◆ **STATED TASK**: Reproduce the text on paired distinctions from "The ‘bound’ refers" to "(development and age)", switching "memory" to "recollection".

The treatment itself shows the essential nature of these distinctions as arising naturally in beings that live in and negotiate a world that includes the beings

Nature—Culture

Nature determines sensory and motor modalities. The culture of the group provides a context of structure and freedom

Inner—Outer

The inner is metaphorical reference to the body as locus of identity and direct action; it is dominated by feeling—quality and intensity—and identity; it is the locus of direct action. The outer refers to environment and is dominated by structure (shape, size, quantity, quality, and degree; degree may be experienced similarly to affective intensity in extremes); it is the locus of instrumental action

The outer is standard perception-conception; the inner may be thought of as inner perception (and possibly conception). The two are not independent in their origin or interaction: thus the connection of cognition and emotion and emotional bonding and conditioning in relation to others and the group. The modes of feeling are body modes (and include traditional feeling and the kinesthetic). The modes of cognition are environmental modalities (light, sound, contact, chemistry)

Afferent—Efferent

The distinction is: being affected by (sensing) and affecting (action) the environment. Body may  function as part of the environment. The afferent—efferent dimension is incomplete from the point of view of identity and this will be seen in the discussion of the bound-free ‘dimension’

Bound—Free

The ‘bound’ refers to the fixing, e.g., of perception according to nature of stimulus; it is also associated with body perception or feeling. With memory, the ability to have recall which is reconstruction, comes the ‘free’ image. This is the source of thought and ‘free’ conception. It is natural that feeling should be quite bound to context; however, it is an error to think that emotion is altogether bound for it has loops with cognition which may be modified therefore modifying emotional response but, further, emotional responsivity (intensity, reactivity, quality) may change with patterns of response and changes in the body (development and age)

◆ **INFORMATION SHOWN**:
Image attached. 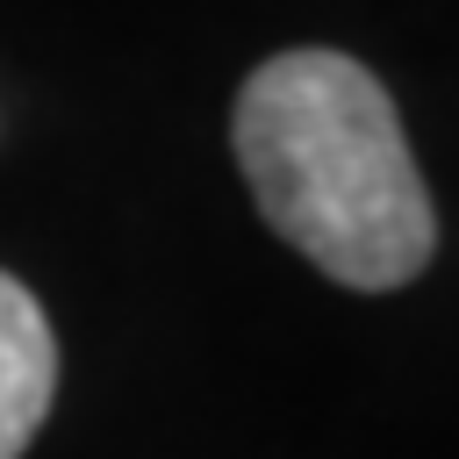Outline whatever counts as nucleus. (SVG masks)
I'll list each match as a JSON object with an SVG mask.
<instances>
[{
  "instance_id": "f257e3e1",
  "label": "nucleus",
  "mask_w": 459,
  "mask_h": 459,
  "mask_svg": "<svg viewBox=\"0 0 459 459\" xmlns=\"http://www.w3.org/2000/svg\"><path fill=\"white\" fill-rule=\"evenodd\" d=\"M237 165L265 222L337 287L387 294L437 251V215L387 86L344 50H280L237 93Z\"/></svg>"
},
{
  "instance_id": "f03ea898",
  "label": "nucleus",
  "mask_w": 459,
  "mask_h": 459,
  "mask_svg": "<svg viewBox=\"0 0 459 459\" xmlns=\"http://www.w3.org/2000/svg\"><path fill=\"white\" fill-rule=\"evenodd\" d=\"M57 394V337L36 294L0 273V459H22Z\"/></svg>"
}]
</instances>
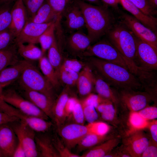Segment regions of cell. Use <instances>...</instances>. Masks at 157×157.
<instances>
[{"instance_id":"13","label":"cell","mask_w":157,"mask_h":157,"mask_svg":"<svg viewBox=\"0 0 157 157\" xmlns=\"http://www.w3.org/2000/svg\"><path fill=\"white\" fill-rule=\"evenodd\" d=\"M119 90L122 101L132 111H139L144 108L150 100V96L146 92L131 89Z\"/></svg>"},{"instance_id":"1","label":"cell","mask_w":157,"mask_h":157,"mask_svg":"<svg viewBox=\"0 0 157 157\" xmlns=\"http://www.w3.org/2000/svg\"><path fill=\"white\" fill-rule=\"evenodd\" d=\"M88 57L91 65L111 86L119 90L144 88L139 79L125 67L96 57Z\"/></svg>"},{"instance_id":"48","label":"cell","mask_w":157,"mask_h":157,"mask_svg":"<svg viewBox=\"0 0 157 157\" xmlns=\"http://www.w3.org/2000/svg\"><path fill=\"white\" fill-rule=\"evenodd\" d=\"M138 112L141 116L147 120H154L157 118V108L155 106L146 107Z\"/></svg>"},{"instance_id":"11","label":"cell","mask_w":157,"mask_h":157,"mask_svg":"<svg viewBox=\"0 0 157 157\" xmlns=\"http://www.w3.org/2000/svg\"><path fill=\"white\" fill-rule=\"evenodd\" d=\"M122 22L138 38L157 48V36L156 33L146 26L133 16L123 14Z\"/></svg>"},{"instance_id":"45","label":"cell","mask_w":157,"mask_h":157,"mask_svg":"<svg viewBox=\"0 0 157 157\" xmlns=\"http://www.w3.org/2000/svg\"><path fill=\"white\" fill-rule=\"evenodd\" d=\"M62 65L79 73L86 65L83 62L76 59L69 58L65 59Z\"/></svg>"},{"instance_id":"21","label":"cell","mask_w":157,"mask_h":157,"mask_svg":"<svg viewBox=\"0 0 157 157\" xmlns=\"http://www.w3.org/2000/svg\"><path fill=\"white\" fill-rule=\"evenodd\" d=\"M123 8L142 24L156 32L157 18L146 15L129 0H120Z\"/></svg>"},{"instance_id":"34","label":"cell","mask_w":157,"mask_h":157,"mask_svg":"<svg viewBox=\"0 0 157 157\" xmlns=\"http://www.w3.org/2000/svg\"><path fill=\"white\" fill-rule=\"evenodd\" d=\"M56 19L47 28L40 37L39 43L41 45L43 54L50 47L55 36Z\"/></svg>"},{"instance_id":"18","label":"cell","mask_w":157,"mask_h":157,"mask_svg":"<svg viewBox=\"0 0 157 157\" xmlns=\"http://www.w3.org/2000/svg\"><path fill=\"white\" fill-rule=\"evenodd\" d=\"M63 15L65 19V25L69 32L80 30L85 26L82 13L75 2L73 5L67 6Z\"/></svg>"},{"instance_id":"36","label":"cell","mask_w":157,"mask_h":157,"mask_svg":"<svg viewBox=\"0 0 157 157\" xmlns=\"http://www.w3.org/2000/svg\"><path fill=\"white\" fill-rule=\"evenodd\" d=\"M79 73L61 65L59 72V79L66 86H73L76 84Z\"/></svg>"},{"instance_id":"4","label":"cell","mask_w":157,"mask_h":157,"mask_svg":"<svg viewBox=\"0 0 157 157\" xmlns=\"http://www.w3.org/2000/svg\"><path fill=\"white\" fill-rule=\"evenodd\" d=\"M18 80L22 88L40 92L55 100L54 88L43 74L31 62L26 60Z\"/></svg>"},{"instance_id":"30","label":"cell","mask_w":157,"mask_h":157,"mask_svg":"<svg viewBox=\"0 0 157 157\" xmlns=\"http://www.w3.org/2000/svg\"><path fill=\"white\" fill-rule=\"evenodd\" d=\"M54 18L55 14L48 3L46 1L38 10L34 15L28 21L42 24L49 22Z\"/></svg>"},{"instance_id":"6","label":"cell","mask_w":157,"mask_h":157,"mask_svg":"<svg viewBox=\"0 0 157 157\" xmlns=\"http://www.w3.org/2000/svg\"><path fill=\"white\" fill-rule=\"evenodd\" d=\"M0 98L24 113L48 120L49 117L43 111L13 89L4 88Z\"/></svg>"},{"instance_id":"17","label":"cell","mask_w":157,"mask_h":157,"mask_svg":"<svg viewBox=\"0 0 157 157\" xmlns=\"http://www.w3.org/2000/svg\"><path fill=\"white\" fill-rule=\"evenodd\" d=\"M150 142L142 133L137 131L132 133L127 139L125 144V150L131 157H141Z\"/></svg>"},{"instance_id":"52","label":"cell","mask_w":157,"mask_h":157,"mask_svg":"<svg viewBox=\"0 0 157 157\" xmlns=\"http://www.w3.org/2000/svg\"><path fill=\"white\" fill-rule=\"evenodd\" d=\"M13 157H26V153L24 147L21 142L19 140Z\"/></svg>"},{"instance_id":"58","label":"cell","mask_w":157,"mask_h":157,"mask_svg":"<svg viewBox=\"0 0 157 157\" xmlns=\"http://www.w3.org/2000/svg\"><path fill=\"white\" fill-rule=\"evenodd\" d=\"M16 0H0V5L10 3H13L14 1Z\"/></svg>"},{"instance_id":"42","label":"cell","mask_w":157,"mask_h":157,"mask_svg":"<svg viewBox=\"0 0 157 157\" xmlns=\"http://www.w3.org/2000/svg\"><path fill=\"white\" fill-rule=\"evenodd\" d=\"M45 0H23L27 12L28 20L33 17Z\"/></svg>"},{"instance_id":"57","label":"cell","mask_w":157,"mask_h":157,"mask_svg":"<svg viewBox=\"0 0 157 157\" xmlns=\"http://www.w3.org/2000/svg\"><path fill=\"white\" fill-rule=\"evenodd\" d=\"M90 3H94L97 5H101L100 0H85Z\"/></svg>"},{"instance_id":"24","label":"cell","mask_w":157,"mask_h":157,"mask_svg":"<svg viewBox=\"0 0 157 157\" xmlns=\"http://www.w3.org/2000/svg\"><path fill=\"white\" fill-rule=\"evenodd\" d=\"M35 141L39 157H59L52 138L47 135L36 134Z\"/></svg>"},{"instance_id":"51","label":"cell","mask_w":157,"mask_h":157,"mask_svg":"<svg viewBox=\"0 0 157 157\" xmlns=\"http://www.w3.org/2000/svg\"><path fill=\"white\" fill-rule=\"evenodd\" d=\"M141 157H157V146L150 144L147 147L142 154Z\"/></svg>"},{"instance_id":"47","label":"cell","mask_w":157,"mask_h":157,"mask_svg":"<svg viewBox=\"0 0 157 157\" xmlns=\"http://www.w3.org/2000/svg\"><path fill=\"white\" fill-rule=\"evenodd\" d=\"M103 99L98 94L91 93L80 101L82 105L92 106L96 108Z\"/></svg>"},{"instance_id":"15","label":"cell","mask_w":157,"mask_h":157,"mask_svg":"<svg viewBox=\"0 0 157 157\" xmlns=\"http://www.w3.org/2000/svg\"><path fill=\"white\" fill-rule=\"evenodd\" d=\"M18 142L17 136L10 124L0 126V149L5 157H13Z\"/></svg>"},{"instance_id":"56","label":"cell","mask_w":157,"mask_h":157,"mask_svg":"<svg viewBox=\"0 0 157 157\" xmlns=\"http://www.w3.org/2000/svg\"><path fill=\"white\" fill-rule=\"evenodd\" d=\"M10 84V83H0V95L1 93L4 88Z\"/></svg>"},{"instance_id":"14","label":"cell","mask_w":157,"mask_h":157,"mask_svg":"<svg viewBox=\"0 0 157 157\" xmlns=\"http://www.w3.org/2000/svg\"><path fill=\"white\" fill-rule=\"evenodd\" d=\"M11 22L9 29L16 38L28 21L27 12L23 0L15 1L11 9Z\"/></svg>"},{"instance_id":"37","label":"cell","mask_w":157,"mask_h":157,"mask_svg":"<svg viewBox=\"0 0 157 157\" xmlns=\"http://www.w3.org/2000/svg\"><path fill=\"white\" fill-rule=\"evenodd\" d=\"M148 121L141 116L138 112L132 111L129 117L131 133L140 131L147 127L149 123Z\"/></svg>"},{"instance_id":"9","label":"cell","mask_w":157,"mask_h":157,"mask_svg":"<svg viewBox=\"0 0 157 157\" xmlns=\"http://www.w3.org/2000/svg\"><path fill=\"white\" fill-rule=\"evenodd\" d=\"M10 124L18 140L23 145L26 157L39 156L35 141V132L26 124L20 120Z\"/></svg>"},{"instance_id":"7","label":"cell","mask_w":157,"mask_h":157,"mask_svg":"<svg viewBox=\"0 0 157 157\" xmlns=\"http://www.w3.org/2000/svg\"><path fill=\"white\" fill-rule=\"evenodd\" d=\"M0 110L10 115L15 117L33 129L35 132L44 133L53 125L48 120L28 115L6 103L0 98Z\"/></svg>"},{"instance_id":"50","label":"cell","mask_w":157,"mask_h":157,"mask_svg":"<svg viewBox=\"0 0 157 157\" xmlns=\"http://www.w3.org/2000/svg\"><path fill=\"white\" fill-rule=\"evenodd\" d=\"M19 121V120L16 117L8 115L0 110V126Z\"/></svg>"},{"instance_id":"3","label":"cell","mask_w":157,"mask_h":157,"mask_svg":"<svg viewBox=\"0 0 157 157\" xmlns=\"http://www.w3.org/2000/svg\"><path fill=\"white\" fill-rule=\"evenodd\" d=\"M107 34L109 42L122 55L129 70L138 78L141 76L144 70L135 62L136 37L122 22L114 25Z\"/></svg>"},{"instance_id":"59","label":"cell","mask_w":157,"mask_h":157,"mask_svg":"<svg viewBox=\"0 0 157 157\" xmlns=\"http://www.w3.org/2000/svg\"><path fill=\"white\" fill-rule=\"evenodd\" d=\"M5 157L2 152L0 149V157Z\"/></svg>"},{"instance_id":"2","label":"cell","mask_w":157,"mask_h":157,"mask_svg":"<svg viewBox=\"0 0 157 157\" xmlns=\"http://www.w3.org/2000/svg\"><path fill=\"white\" fill-rule=\"evenodd\" d=\"M75 3L82 13L87 35L92 43L107 34L114 26V18L108 6L94 5L82 0H76Z\"/></svg>"},{"instance_id":"10","label":"cell","mask_w":157,"mask_h":157,"mask_svg":"<svg viewBox=\"0 0 157 157\" xmlns=\"http://www.w3.org/2000/svg\"><path fill=\"white\" fill-rule=\"evenodd\" d=\"M58 134L65 144L70 149L77 145L82 138L90 133L88 124L72 122L57 128Z\"/></svg>"},{"instance_id":"27","label":"cell","mask_w":157,"mask_h":157,"mask_svg":"<svg viewBox=\"0 0 157 157\" xmlns=\"http://www.w3.org/2000/svg\"><path fill=\"white\" fill-rule=\"evenodd\" d=\"M17 51L24 60L29 62L38 60L43 56L42 50L34 44L25 45L21 42L16 43Z\"/></svg>"},{"instance_id":"53","label":"cell","mask_w":157,"mask_h":157,"mask_svg":"<svg viewBox=\"0 0 157 157\" xmlns=\"http://www.w3.org/2000/svg\"><path fill=\"white\" fill-rule=\"evenodd\" d=\"M150 131L153 140L157 143V121L156 120H154L149 123Z\"/></svg>"},{"instance_id":"39","label":"cell","mask_w":157,"mask_h":157,"mask_svg":"<svg viewBox=\"0 0 157 157\" xmlns=\"http://www.w3.org/2000/svg\"><path fill=\"white\" fill-rule=\"evenodd\" d=\"M90 133L99 135H105L109 132L110 128L108 124L102 121H95L88 123Z\"/></svg>"},{"instance_id":"31","label":"cell","mask_w":157,"mask_h":157,"mask_svg":"<svg viewBox=\"0 0 157 157\" xmlns=\"http://www.w3.org/2000/svg\"><path fill=\"white\" fill-rule=\"evenodd\" d=\"M106 135L101 136L89 133L85 135L77 145L78 151L89 149L108 139Z\"/></svg>"},{"instance_id":"19","label":"cell","mask_w":157,"mask_h":157,"mask_svg":"<svg viewBox=\"0 0 157 157\" xmlns=\"http://www.w3.org/2000/svg\"><path fill=\"white\" fill-rule=\"evenodd\" d=\"M66 86L54 101L51 110L52 119L58 128L64 124L67 119L65 111L66 102L69 97V88Z\"/></svg>"},{"instance_id":"25","label":"cell","mask_w":157,"mask_h":157,"mask_svg":"<svg viewBox=\"0 0 157 157\" xmlns=\"http://www.w3.org/2000/svg\"><path fill=\"white\" fill-rule=\"evenodd\" d=\"M117 138H109L88 149L81 157H105L119 143Z\"/></svg>"},{"instance_id":"49","label":"cell","mask_w":157,"mask_h":157,"mask_svg":"<svg viewBox=\"0 0 157 157\" xmlns=\"http://www.w3.org/2000/svg\"><path fill=\"white\" fill-rule=\"evenodd\" d=\"M79 100L74 97H69L66 104L65 111L67 119L70 117L74 108Z\"/></svg>"},{"instance_id":"44","label":"cell","mask_w":157,"mask_h":157,"mask_svg":"<svg viewBox=\"0 0 157 157\" xmlns=\"http://www.w3.org/2000/svg\"><path fill=\"white\" fill-rule=\"evenodd\" d=\"M146 15L154 16L156 11L150 5L147 0H129Z\"/></svg>"},{"instance_id":"46","label":"cell","mask_w":157,"mask_h":157,"mask_svg":"<svg viewBox=\"0 0 157 157\" xmlns=\"http://www.w3.org/2000/svg\"><path fill=\"white\" fill-rule=\"evenodd\" d=\"M82 105L85 121L88 123L96 121L98 118V115L95 108L92 106Z\"/></svg>"},{"instance_id":"54","label":"cell","mask_w":157,"mask_h":157,"mask_svg":"<svg viewBox=\"0 0 157 157\" xmlns=\"http://www.w3.org/2000/svg\"><path fill=\"white\" fill-rule=\"evenodd\" d=\"M107 6H109L115 9L118 8V4L120 3V0H100Z\"/></svg>"},{"instance_id":"32","label":"cell","mask_w":157,"mask_h":157,"mask_svg":"<svg viewBox=\"0 0 157 157\" xmlns=\"http://www.w3.org/2000/svg\"><path fill=\"white\" fill-rule=\"evenodd\" d=\"M17 60L15 47L11 45L7 48L0 50V72L7 67L13 65Z\"/></svg>"},{"instance_id":"26","label":"cell","mask_w":157,"mask_h":157,"mask_svg":"<svg viewBox=\"0 0 157 157\" xmlns=\"http://www.w3.org/2000/svg\"><path fill=\"white\" fill-rule=\"evenodd\" d=\"M26 62L25 60H18L15 64L9 66L0 72V83H11L18 79L23 70Z\"/></svg>"},{"instance_id":"20","label":"cell","mask_w":157,"mask_h":157,"mask_svg":"<svg viewBox=\"0 0 157 157\" xmlns=\"http://www.w3.org/2000/svg\"><path fill=\"white\" fill-rule=\"evenodd\" d=\"M66 41L68 47L71 51L79 56L92 43L87 35L80 30L71 33L67 38Z\"/></svg>"},{"instance_id":"55","label":"cell","mask_w":157,"mask_h":157,"mask_svg":"<svg viewBox=\"0 0 157 157\" xmlns=\"http://www.w3.org/2000/svg\"><path fill=\"white\" fill-rule=\"evenodd\" d=\"M151 6L154 9L157 6V0H147Z\"/></svg>"},{"instance_id":"38","label":"cell","mask_w":157,"mask_h":157,"mask_svg":"<svg viewBox=\"0 0 157 157\" xmlns=\"http://www.w3.org/2000/svg\"><path fill=\"white\" fill-rule=\"evenodd\" d=\"M55 148L59 157H80L81 156L71 152L61 139L57 135L52 138Z\"/></svg>"},{"instance_id":"33","label":"cell","mask_w":157,"mask_h":157,"mask_svg":"<svg viewBox=\"0 0 157 157\" xmlns=\"http://www.w3.org/2000/svg\"><path fill=\"white\" fill-rule=\"evenodd\" d=\"M96 109L104 120L110 121L115 117V110L113 103L109 100L104 99Z\"/></svg>"},{"instance_id":"29","label":"cell","mask_w":157,"mask_h":157,"mask_svg":"<svg viewBox=\"0 0 157 157\" xmlns=\"http://www.w3.org/2000/svg\"><path fill=\"white\" fill-rule=\"evenodd\" d=\"M59 45V40L55 35L52 43L48 49L47 58L58 76L59 69L62 63L61 48Z\"/></svg>"},{"instance_id":"12","label":"cell","mask_w":157,"mask_h":157,"mask_svg":"<svg viewBox=\"0 0 157 157\" xmlns=\"http://www.w3.org/2000/svg\"><path fill=\"white\" fill-rule=\"evenodd\" d=\"M53 21L42 24L28 21L14 40L16 43H39L40 36Z\"/></svg>"},{"instance_id":"5","label":"cell","mask_w":157,"mask_h":157,"mask_svg":"<svg viewBox=\"0 0 157 157\" xmlns=\"http://www.w3.org/2000/svg\"><path fill=\"white\" fill-rule=\"evenodd\" d=\"M80 56L96 57L117 64L129 70L120 53L109 41L107 40H101L91 45Z\"/></svg>"},{"instance_id":"41","label":"cell","mask_w":157,"mask_h":157,"mask_svg":"<svg viewBox=\"0 0 157 157\" xmlns=\"http://www.w3.org/2000/svg\"><path fill=\"white\" fill-rule=\"evenodd\" d=\"M69 118H72V122L84 125L85 121L83 109L80 100L76 104Z\"/></svg>"},{"instance_id":"35","label":"cell","mask_w":157,"mask_h":157,"mask_svg":"<svg viewBox=\"0 0 157 157\" xmlns=\"http://www.w3.org/2000/svg\"><path fill=\"white\" fill-rule=\"evenodd\" d=\"M13 3L0 5V31L8 29L11 22V10Z\"/></svg>"},{"instance_id":"23","label":"cell","mask_w":157,"mask_h":157,"mask_svg":"<svg viewBox=\"0 0 157 157\" xmlns=\"http://www.w3.org/2000/svg\"><path fill=\"white\" fill-rule=\"evenodd\" d=\"M94 72V88L97 94L113 103H117L119 99L113 89L95 71Z\"/></svg>"},{"instance_id":"60","label":"cell","mask_w":157,"mask_h":157,"mask_svg":"<svg viewBox=\"0 0 157 157\" xmlns=\"http://www.w3.org/2000/svg\"><path fill=\"white\" fill-rule=\"evenodd\" d=\"M67 4L70 2L72 0H65Z\"/></svg>"},{"instance_id":"16","label":"cell","mask_w":157,"mask_h":157,"mask_svg":"<svg viewBox=\"0 0 157 157\" xmlns=\"http://www.w3.org/2000/svg\"><path fill=\"white\" fill-rule=\"evenodd\" d=\"M22 96L30 101L51 118V110L55 100L40 92L22 88Z\"/></svg>"},{"instance_id":"8","label":"cell","mask_w":157,"mask_h":157,"mask_svg":"<svg viewBox=\"0 0 157 157\" xmlns=\"http://www.w3.org/2000/svg\"><path fill=\"white\" fill-rule=\"evenodd\" d=\"M135 62L143 69L156 71L157 69V48L136 37Z\"/></svg>"},{"instance_id":"40","label":"cell","mask_w":157,"mask_h":157,"mask_svg":"<svg viewBox=\"0 0 157 157\" xmlns=\"http://www.w3.org/2000/svg\"><path fill=\"white\" fill-rule=\"evenodd\" d=\"M51 7L56 18H62L67 4L65 0H45Z\"/></svg>"},{"instance_id":"22","label":"cell","mask_w":157,"mask_h":157,"mask_svg":"<svg viewBox=\"0 0 157 157\" xmlns=\"http://www.w3.org/2000/svg\"><path fill=\"white\" fill-rule=\"evenodd\" d=\"M94 76L91 67L86 65L79 73L76 84L79 95L85 97L94 88Z\"/></svg>"},{"instance_id":"43","label":"cell","mask_w":157,"mask_h":157,"mask_svg":"<svg viewBox=\"0 0 157 157\" xmlns=\"http://www.w3.org/2000/svg\"><path fill=\"white\" fill-rule=\"evenodd\" d=\"M15 37L12 32L8 29L0 31V50L11 45Z\"/></svg>"},{"instance_id":"28","label":"cell","mask_w":157,"mask_h":157,"mask_svg":"<svg viewBox=\"0 0 157 157\" xmlns=\"http://www.w3.org/2000/svg\"><path fill=\"white\" fill-rule=\"evenodd\" d=\"M39 63L43 75L54 88H58L60 85L59 77L47 58L42 56L39 60Z\"/></svg>"}]
</instances>
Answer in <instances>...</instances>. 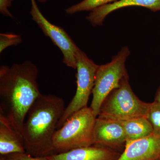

◆ **RESULT**:
The ‘bound’ refers to the fixing, e.g., of perception according to nature of stimulus; it is also associated with body perception or feeling. With recollection, the ability to have recall which is reconstruction, comes the ‘free’ image. This is the source of thought and ‘free’ conception. It is natural that feeling should be quite bound to context; however, it is an error to think that emotion is altogether bound for it has loops with cognition which may be modified therefore modifying emotional response but, further, emotional responsivity (intensity, reactivity, quality) may change with patterns of response and changes in the body (development and age)